--- Text for analysis Enclosed Below ---
We should like to draw the reader's attention to one such sophism. The main features of Osvobozhdeniye 's draft constitution are well known: the monarchy is retained -- the question of the republic is not even discussed (apparently the "Realpolitiker " of the bourgeoisie do not consider this question important enough!); a bicameral parliamentary system is to be set up with universal, direct, and equal suffrage by secret ballot for the Lower House, and with two-stage elections for the Upper. The members of the Upper House are to be elected by the Zemstvo Assemblies and the municipal councils. There is no need to dwell on the details of this draft. The interest lies in its general conception and its advocacy on grounds of principle.
--- End of Enclosed Text for analysis ---
**Work required**
Reproduce the entire passage on Osvobozhdeniye's draft constitution word for word. The records that come next were drawn from a separate source.
--- Recorded information Enclosed Below ---
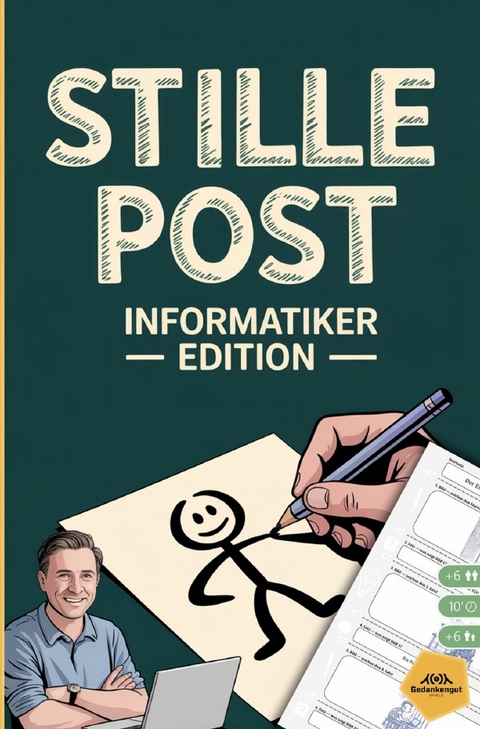 Stille Post - Informatiker Edition - Gedankengut Spiele
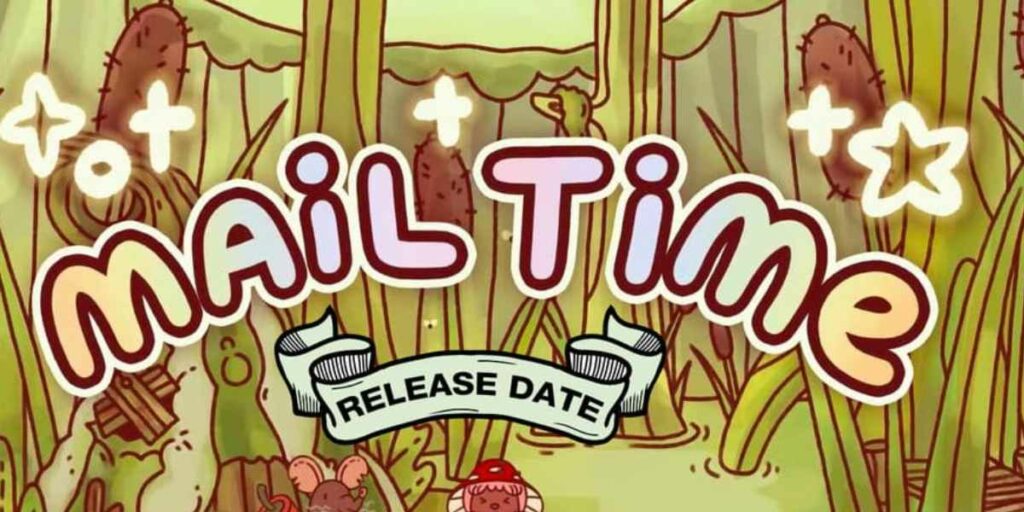 Mail Time Release Date Gameplay Story And Details 1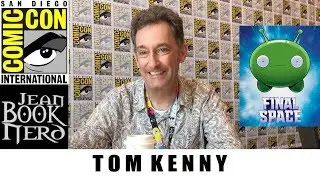FINAL SPACE - Tom Kenny Interview - San Diego Comic Con 2018 - JeanBookNerd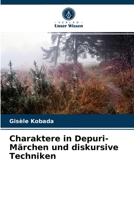 Charaktere in Depuri-M�rchen und diskursive Techniken 6204035592 Book Cover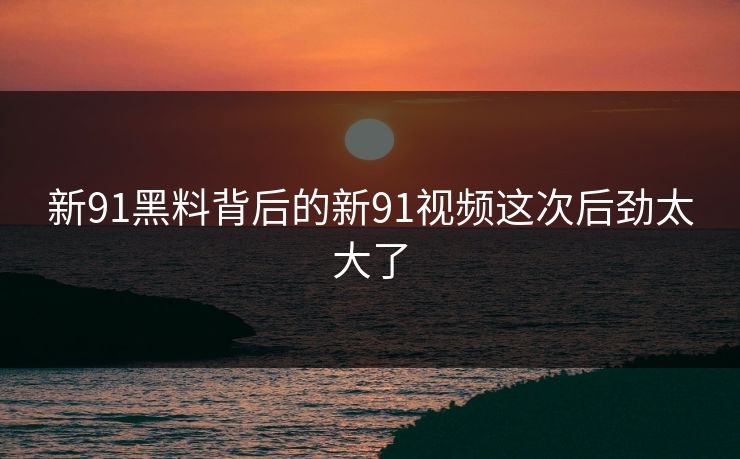新91黑料背后的新91视频这次后劲太大了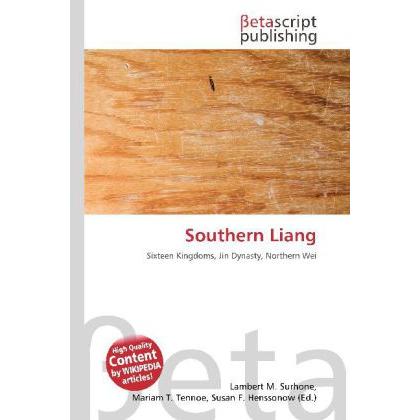 Southern Liang, Fachbücher von Miriam T. Timpledon, Susan F. Marseken, Lambert M. Surhone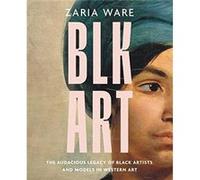 BLK ART by Zaria Ware Hardcover Book Zaria Ware (Auteur)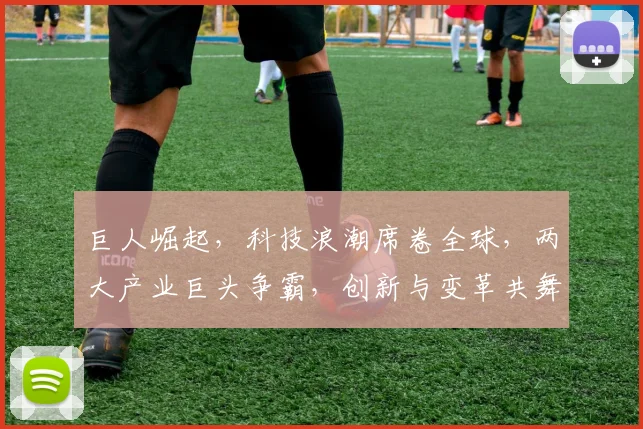 巨人崛起，科技浪潮席卷全球，两大产业巨头争霸，创新与变革共舞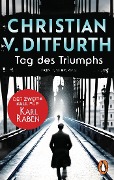 Cover-Bild zum Titel 'Tag des Triumphs' von 'Christian V. Ditfurth'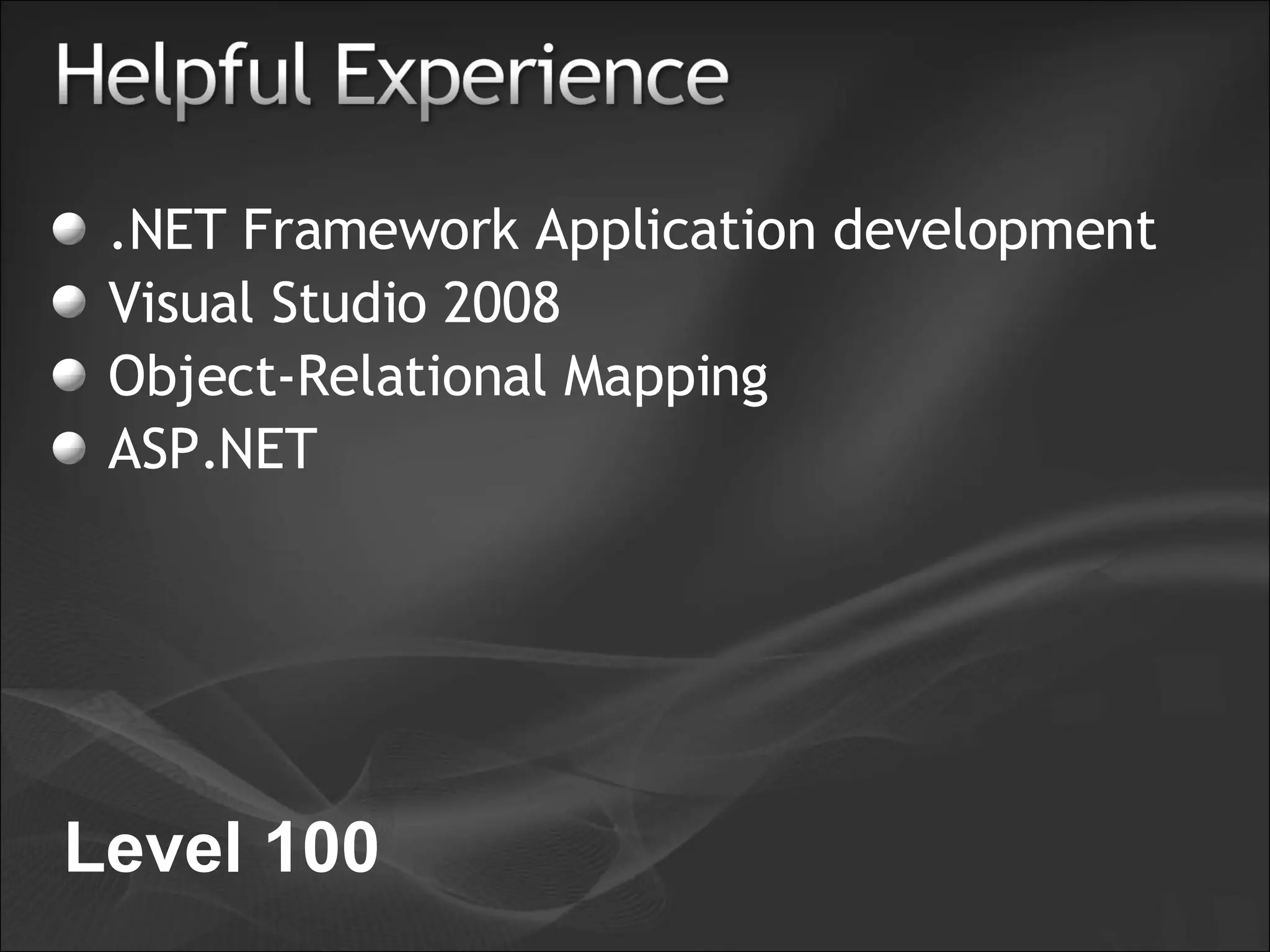 .NET Framework Application development Visual Studio 2008 Object-Relational Mapping ASP.NET Level 100 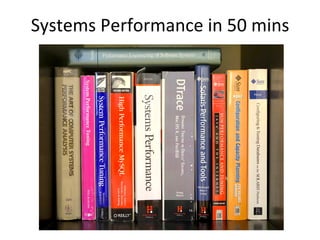 Systems	
  Performance	
  in	
  50	
  mins	
  
 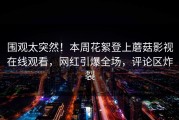 围观太突然！本周花絮登上蘑菇影视在线观看，网红引爆全场，评论区炸裂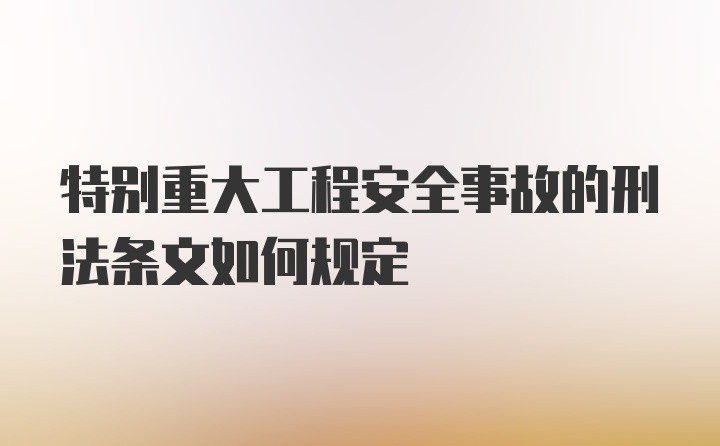 特别重大工程安全事故的刑法条文如何规定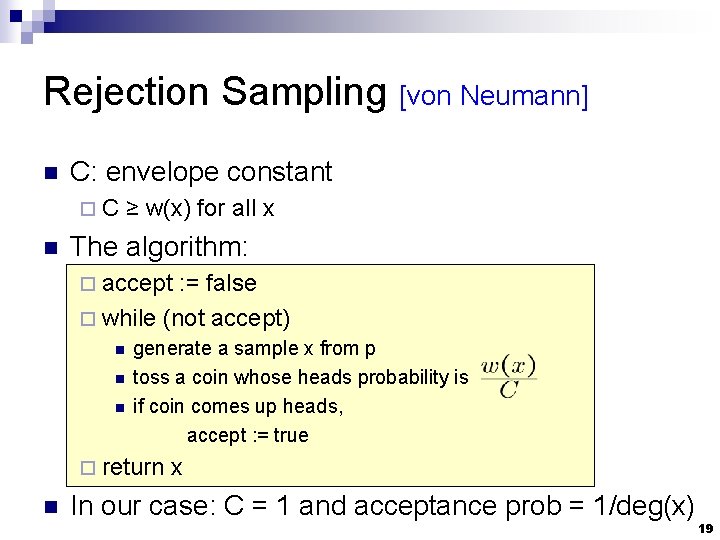 Rejection Sampling [von Neumann] n C: envelope constant ¨C n ≥ w(x) for all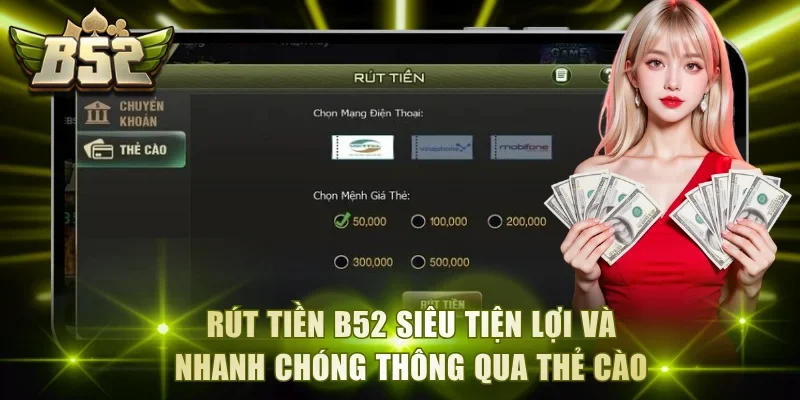 Rút tiền B52 siêu tiện lợi và nhanh chóng thông qua thẻ cào
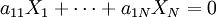 a_{11} X_1 + \cdots+ a_{1N} X_N = 0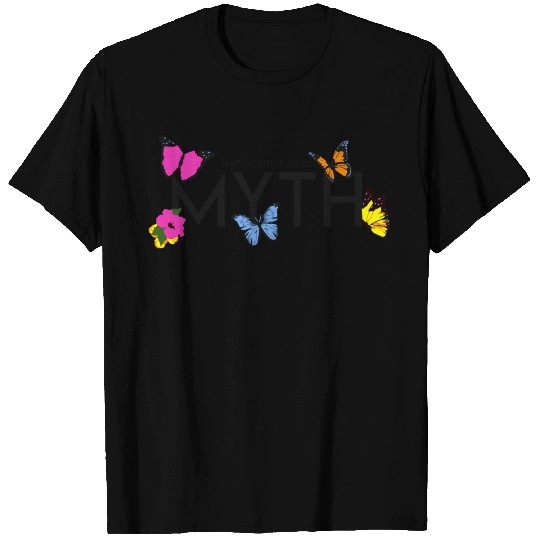 Impossible is a... Myth Hibiscus et papillon T Shirts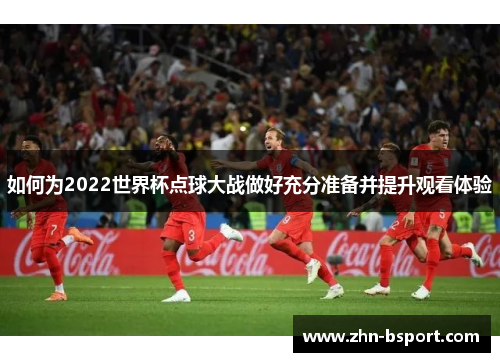如何为2022世界杯点球大战做好充分准备并提升观看体验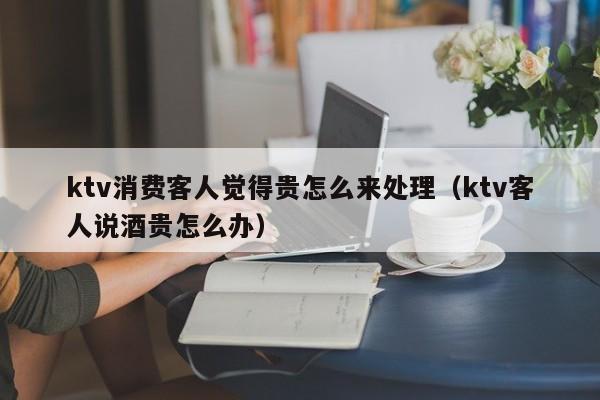 ktv消费客人觉得贵怎么来处理（ktv客人说酒贵怎么办）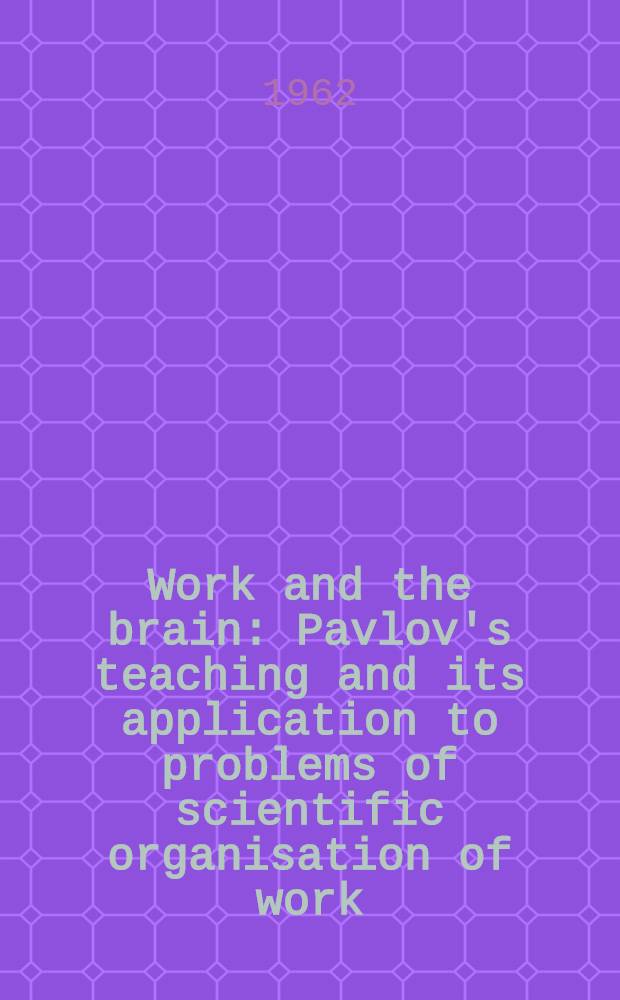 Work and the brain : Pavlov's teaching and its application to problems of scientific organisation of work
--- End of Enclosed Recorded information ---
**Written answer**
We should like to draw the reader's attention to one such sophism. The main features of Osvobozhdeniye 's draft constitution are well known: the monarchy is retained -- the question of the republic is not even discussed (apparently the "Realpolitiker " of the bourgeoisie do not consider this question important enough!); a bicameral parliamentary system is to be set up with universal, direct, and equal suffrage by secret ballot for the Lower House, and with two-stage elections for the Upper. The members of the Upper House are to be elected by the Zemstvo Assemblies and the municipal councils. There is no need to dwell on the details of this draft. The interest lies in its general conception and its advocacy on grounds of principle.